Oldboy (2013) turns out to be even more violent and bloody than the original, cleaning up most of the plot holes from the first film. Josh Brolin's interpretation of the character as Joe Doucett is at first a loud, obnoxious asshole. When he gets locked up (for 20 years this time) we feel little sympathy for his character. The film then faithfully follows the manga and the Korean version of the film as far as his imprisonment is concerned. His release and later confrontation with the antagonist feels believable, and everything is more clearly explained, getting rid of certain aspects of the original film that are confusing.

What this new version of the film lacks, however, is heart. Everything feels so mechanical. Doucett comes across as a real asshole, and not because Josh Brolin is a bad actor (quite the opposite) but because the character was written that way. In that way we tend to invest in his quest for revenge a little less, and we lack the catharsis, or whatever you want to call it, during the film's climax. Technically the film is superb. Sound, cinematography, everything is solid. In some places the film is even more violent than the original. But even if taken alone, there's something intangible that the film lacks, a kind of organic, visceral feeling that one evokes with such images.

I'd recommend at least a watch from fans of the original, just to see how the source material can be played with in new ways. New fans might want to try this version, although I still stand with the Korean adaptation.

Monday, April 14, 2014

Bang Bang (she shot me down)

What makes men do evil things?

This seems to be the question posed by Bang Bang Alley, a movie from first time director/producer (?) Ely Buendia of the legendary rock band Eraserheads. It is composed of four separate stories tied together with a theme somewhat patterned on this question.

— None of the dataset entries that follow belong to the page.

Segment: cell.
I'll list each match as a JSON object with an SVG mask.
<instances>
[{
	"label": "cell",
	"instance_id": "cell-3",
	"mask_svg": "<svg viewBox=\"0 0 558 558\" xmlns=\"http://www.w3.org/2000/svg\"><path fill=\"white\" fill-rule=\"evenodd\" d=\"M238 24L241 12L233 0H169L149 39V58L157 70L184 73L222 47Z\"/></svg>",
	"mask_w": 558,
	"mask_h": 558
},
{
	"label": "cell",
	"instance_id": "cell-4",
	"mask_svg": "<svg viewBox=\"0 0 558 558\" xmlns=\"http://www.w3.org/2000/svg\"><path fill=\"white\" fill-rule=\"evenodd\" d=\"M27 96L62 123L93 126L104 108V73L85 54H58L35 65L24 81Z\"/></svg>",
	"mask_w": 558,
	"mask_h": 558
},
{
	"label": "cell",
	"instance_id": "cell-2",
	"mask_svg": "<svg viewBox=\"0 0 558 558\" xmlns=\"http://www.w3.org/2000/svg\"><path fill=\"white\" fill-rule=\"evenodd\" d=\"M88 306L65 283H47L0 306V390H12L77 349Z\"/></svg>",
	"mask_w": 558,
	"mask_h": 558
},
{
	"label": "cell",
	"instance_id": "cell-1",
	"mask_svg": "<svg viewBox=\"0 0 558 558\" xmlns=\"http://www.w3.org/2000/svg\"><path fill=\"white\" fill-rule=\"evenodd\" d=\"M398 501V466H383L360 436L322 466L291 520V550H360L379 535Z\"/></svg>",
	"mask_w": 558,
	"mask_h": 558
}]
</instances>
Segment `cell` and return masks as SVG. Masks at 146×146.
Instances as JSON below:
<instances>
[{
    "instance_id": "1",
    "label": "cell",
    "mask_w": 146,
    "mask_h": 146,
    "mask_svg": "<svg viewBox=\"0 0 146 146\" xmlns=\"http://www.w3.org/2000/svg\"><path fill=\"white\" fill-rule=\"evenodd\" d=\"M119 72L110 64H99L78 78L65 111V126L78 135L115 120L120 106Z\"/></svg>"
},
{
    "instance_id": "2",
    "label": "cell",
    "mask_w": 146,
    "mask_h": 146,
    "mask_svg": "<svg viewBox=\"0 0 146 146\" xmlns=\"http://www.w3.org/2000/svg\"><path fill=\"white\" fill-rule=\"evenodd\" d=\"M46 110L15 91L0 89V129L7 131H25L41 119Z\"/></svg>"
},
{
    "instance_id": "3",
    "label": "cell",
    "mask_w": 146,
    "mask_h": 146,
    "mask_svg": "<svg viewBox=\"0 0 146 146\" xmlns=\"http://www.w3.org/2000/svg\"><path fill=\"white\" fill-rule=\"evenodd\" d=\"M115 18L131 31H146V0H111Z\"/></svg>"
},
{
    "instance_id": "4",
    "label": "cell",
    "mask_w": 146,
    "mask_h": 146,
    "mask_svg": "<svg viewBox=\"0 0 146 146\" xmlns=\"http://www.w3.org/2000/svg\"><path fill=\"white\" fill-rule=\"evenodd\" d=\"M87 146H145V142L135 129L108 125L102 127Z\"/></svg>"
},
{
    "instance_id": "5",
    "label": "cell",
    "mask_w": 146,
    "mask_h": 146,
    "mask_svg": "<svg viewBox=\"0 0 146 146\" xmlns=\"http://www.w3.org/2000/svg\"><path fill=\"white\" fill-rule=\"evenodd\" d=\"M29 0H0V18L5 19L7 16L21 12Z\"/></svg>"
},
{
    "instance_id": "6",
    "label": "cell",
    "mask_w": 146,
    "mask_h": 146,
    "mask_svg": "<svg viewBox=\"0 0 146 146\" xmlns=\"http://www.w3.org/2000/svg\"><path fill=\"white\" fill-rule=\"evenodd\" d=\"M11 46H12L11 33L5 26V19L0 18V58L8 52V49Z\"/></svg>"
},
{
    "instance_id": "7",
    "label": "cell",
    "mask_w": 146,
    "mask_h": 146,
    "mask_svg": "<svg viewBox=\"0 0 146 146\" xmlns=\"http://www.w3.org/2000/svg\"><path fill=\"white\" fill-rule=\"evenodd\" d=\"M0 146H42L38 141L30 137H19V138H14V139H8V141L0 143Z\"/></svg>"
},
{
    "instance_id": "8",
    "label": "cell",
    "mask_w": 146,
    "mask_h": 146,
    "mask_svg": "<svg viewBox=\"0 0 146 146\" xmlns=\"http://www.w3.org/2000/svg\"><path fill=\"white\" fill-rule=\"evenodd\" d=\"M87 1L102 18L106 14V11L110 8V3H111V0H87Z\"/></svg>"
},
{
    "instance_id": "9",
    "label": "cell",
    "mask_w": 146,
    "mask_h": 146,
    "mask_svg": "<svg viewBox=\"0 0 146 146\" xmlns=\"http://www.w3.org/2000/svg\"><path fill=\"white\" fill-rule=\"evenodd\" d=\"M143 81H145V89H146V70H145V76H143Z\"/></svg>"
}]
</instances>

In the first story, Jimmy Santos is a troubled soul haunted by sins committed long past, and he takes justice in his own hands. Was he really right to do what he did in the first place? What if he was just delusional? I don't know either, but I'm hooked.

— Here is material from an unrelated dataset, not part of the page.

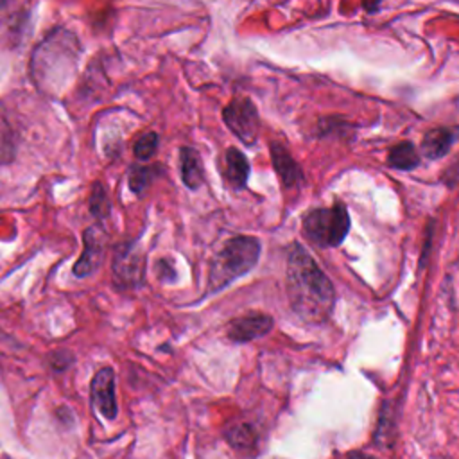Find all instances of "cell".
<instances>
[{"label":"cell","instance_id":"16","mask_svg":"<svg viewBox=\"0 0 459 459\" xmlns=\"http://www.w3.org/2000/svg\"><path fill=\"white\" fill-rule=\"evenodd\" d=\"M88 208H90V213L102 221L106 219L109 213H111V203H109V195L104 188L102 183H93L91 186V192H90V197H88Z\"/></svg>","mask_w":459,"mask_h":459},{"label":"cell","instance_id":"10","mask_svg":"<svg viewBox=\"0 0 459 459\" xmlns=\"http://www.w3.org/2000/svg\"><path fill=\"white\" fill-rule=\"evenodd\" d=\"M271 158L276 174L285 186H294L301 179V170L287 149L280 143H271Z\"/></svg>","mask_w":459,"mask_h":459},{"label":"cell","instance_id":"17","mask_svg":"<svg viewBox=\"0 0 459 459\" xmlns=\"http://www.w3.org/2000/svg\"><path fill=\"white\" fill-rule=\"evenodd\" d=\"M158 143H160V138L156 133L152 131H147L143 134H140L133 145V152L138 160L145 161V160H151L154 154H156V149H158Z\"/></svg>","mask_w":459,"mask_h":459},{"label":"cell","instance_id":"4","mask_svg":"<svg viewBox=\"0 0 459 459\" xmlns=\"http://www.w3.org/2000/svg\"><path fill=\"white\" fill-rule=\"evenodd\" d=\"M350 230V217L341 201L330 208H316L303 219L305 235L321 247L339 246Z\"/></svg>","mask_w":459,"mask_h":459},{"label":"cell","instance_id":"8","mask_svg":"<svg viewBox=\"0 0 459 459\" xmlns=\"http://www.w3.org/2000/svg\"><path fill=\"white\" fill-rule=\"evenodd\" d=\"M90 393H91V402L95 409L106 420H115L118 414V403H117V393H115V371L109 366L100 368L93 375Z\"/></svg>","mask_w":459,"mask_h":459},{"label":"cell","instance_id":"15","mask_svg":"<svg viewBox=\"0 0 459 459\" xmlns=\"http://www.w3.org/2000/svg\"><path fill=\"white\" fill-rule=\"evenodd\" d=\"M161 169L158 165H133L127 172V185L133 194H142L149 185L160 176Z\"/></svg>","mask_w":459,"mask_h":459},{"label":"cell","instance_id":"7","mask_svg":"<svg viewBox=\"0 0 459 459\" xmlns=\"http://www.w3.org/2000/svg\"><path fill=\"white\" fill-rule=\"evenodd\" d=\"M106 242H108V237H106L104 230H100L99 226H90L84 230V233H82L84 247H82L79 260L74 265V274L77 278H86L99 269V265L104 258Z\"/></svg>","mask_w":459,"mask_h":459},{"label":"cell","instance_id":"21","mask_svg":"<svg viewBox=\"0 0 459 459\" xmlns=\"http://www.w3.org/2000/svg\"><path fill=\"white\" fill-rule=\"evenodd\" d=\"M271 459H278V457H271Z\"/></svg>","mask_w":459,"mask_h":459},{"label":"cell","instance_id":"14","mask_svg":"<svg viewBox=\"0 0 459 459\" xmlns=\"http://www.w3.org/2000/svg\"><path fill=\"white\" fill-rule=\"evenodd\" d=\"M387 163L398 170H411V169L418 167L420 154L411 142H400L389 151Z\"/></svg>","mask_w":459,"mask_h":459},{"label":"cell","instance_id":"13","mask_svg":"<svg viewBox=\"0 0 459 459\" xmlns=\"http://www.w3.org/2000/svg\"><path fill=\"white\" fill-rule=\"evenodd\" d=\"M450 145H452V133L445 127H436L423 134L421 152L429 160H437L448 152Z\"/></svg>","mask_w":459,"mask_h":459},{"label":"cell","instance_id":"5","mask_svg":"<svg viewBox=\"0 0 459 459\" xmlns=\"http://www.w3.org/2000/svg\"><path fill=\"white\" fill-rule=\"evenodd\" d=\"M230 131L246 145L255 143L258 134V113L249 99H233L222 111Z\"/></svg>","mask_w":459,"mask_h":459},{"label":"cell","instance_id":"1","mask_svg":"<svg viewBox=\"0 0 459 459\" xmlns=\"http://www.w3.org/2000/svg\"><path fill=\"white\" fill-rule=\"evenodd\" d=\"M287 294L296 316L307 323H323L333 308L335 292L328 276L299 244L287 256Z\"/></svg>","mask_w":459,"mask_h":459},{"label":"cell","instance_id":"6","mask_svg":"<svg viewBox=\"0 0 459 459\" xmlns=\"http://www.w3.org/2000/svg\"><path fill=\"white\" fill-rule=\"evenodd\" d=\"M143 260L134 244L126 242L115 249L113 255V280L120 289L136 287L142 281Z\"/></svg>","mask_w":459,"mask_h":459},{"label":"cell","instance_id":"12","mask_svg":"<svg viewBox=\"0 0 459 459\" xmlns=\"http://www.w3.org/2000/svg\"><path fill=\"white\" fill-rule=\"evenodd\" d=\"M224 178L231 188H242L249 178L247 158L233 147L224 154Z\"/></svg>","mask_w":459,"mask_h":459},{"label":"cell","instance_id":"11","mask_svg":"<svg viewBox=\"0 0 459 459\" xmlns=\"http://www.w3.org/2000/svg\"><path fill=\"white\" fill-rule=\"evenodd\" d=\"M179 170H181V179L183 183L190 188L195 190L203 183V163L195 149L192 147H181L179 149Z\"/></svg>","mask_w":459,"mask_h":459},{"label":"cell","instance_id":"20","mask_svg":"<svg viewBox=\"0 0 459 459\" xmlns=\"http://www.w3.org/2000/svg\"><path fill=\"white\" fill-rule=\"evenodd\" d=\"M348 459H373L371 455H366V454H359V452H355V454H350L348 455Z\"/></svg>","mask_w":459,"mask_h":459},{"label":"cell","instance_id":"18","mask_svg":"<svg viewBox=\"0 0 459 459\" xmlns=\"http://www.w3.org/2000/svg\"><path fill=\"white\" fill-rule=\"evenodd\" d=\"M61 355H63V350H57V351L50 353V364H52V366H54V369H57V371L65 369V368L74 360V357H72V355H66L65 359H63Z\"/></svg>","mask_w":459,"mask_h":459},{"label":"cell","instance_id":"19","mask_svg":"<svg viewBox=\"0 0 459 459\" xmlns=\"http://www.w3.org/2000/svg\"><path fill=\"white\" fill-rule=\"evenodd\" d=\"M382 0H362V4H364V9H368V11H375L377 7H378V4H380Z\"/></svg>","mask_w":459,"mask_h":459},{"label":"cell","instance_id":"9","mask_svg":"<svg viewBox=\"0 0 459 459\" xmlns=\"http://www.w3.org/2000/svg\"><path fill=\"white\" fill-rule=\"evenodd\" d=\"M273 326V319L265 314H247L237 317L228 326V335L235 342H246L267 333Z\"/></svg>","mask_w":459,"mask_h":459},{"label":"cell","instance_id":"3","mask_svg":"<svg viewBox=\"0 0 459 459\" xmlns=\"http://www.w3.org/2000/svg\"><path fill=\"white\" fill-rule=\"evenodd\" d=\"M260 255V242L253 237H233L224 242L222 249L215 255L210 274L208 285L210 290H219L237 280L238 276L251 271Z\"/></svg>","mask_w":459,"mask_h":459},{"label":"cell","instance_id":"2","mask_svg":"<svg viewBox=\"0 0 459 459\" xmlns=\"http://www.w3.org/2000/svg\"><path fill=\"white\" fill-rule=\"evenodd\" d=\"M79 54L81 47L77 38L65 29H54L32 54V81L39 90L61 91L75 72Z\"/></svg>","mask_w":459,"mask_h":459}]
</instances>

In the second story, dirty politics rears its ugly head as a journalist (Bela Padilla) tries to escape the hands of a corrupt politician played by Joel Torre by enrolling in the witness protection program. The second story is really good, and at turns is quite surprising. Joel Torre is as always an interesting and enigmatic figure. Bela Padilla has her own sense of righteousness and fights for it until the very end of the film. In this segment, people are no better than animals striving for survival in a dog eat dog world. (The four stories seem to be interconnected for some reason.)

In the third story, Gabe Mercado is a taxi driver with a dark secret. This is the best of the major segments as it tackles guilt and the capacity of man to do bad things, maybe by choice or maybe by circumstance. In a way it ties everything together. Mercado has a fantastic performance as this guy who in all honesty is a decent person turned sour by the world he lives in.

The last part of the film is arguably the most popular story and is the segment we see in trailers. Megan Young is a runaway from the law who took justice into her own hands. Faced with a life of solitude, she faces a new trial as people threaten her new way of life. It's my least favorite of all four segments, as it really ties weakly to the rest of the film and the premise is not as solid as the previous three. Megan Young could be used more effectively but she feels underutilized here. In some scenes I wished that someone would teach the lady how to use a gun as that is dangerous, (although that may actually be the point).

Overall Bang Bang Alley shines with classy production and three great stories. While the last segment isn't as good as the previous three, it does not manage to bring the whole thing down and remains an interesting experience.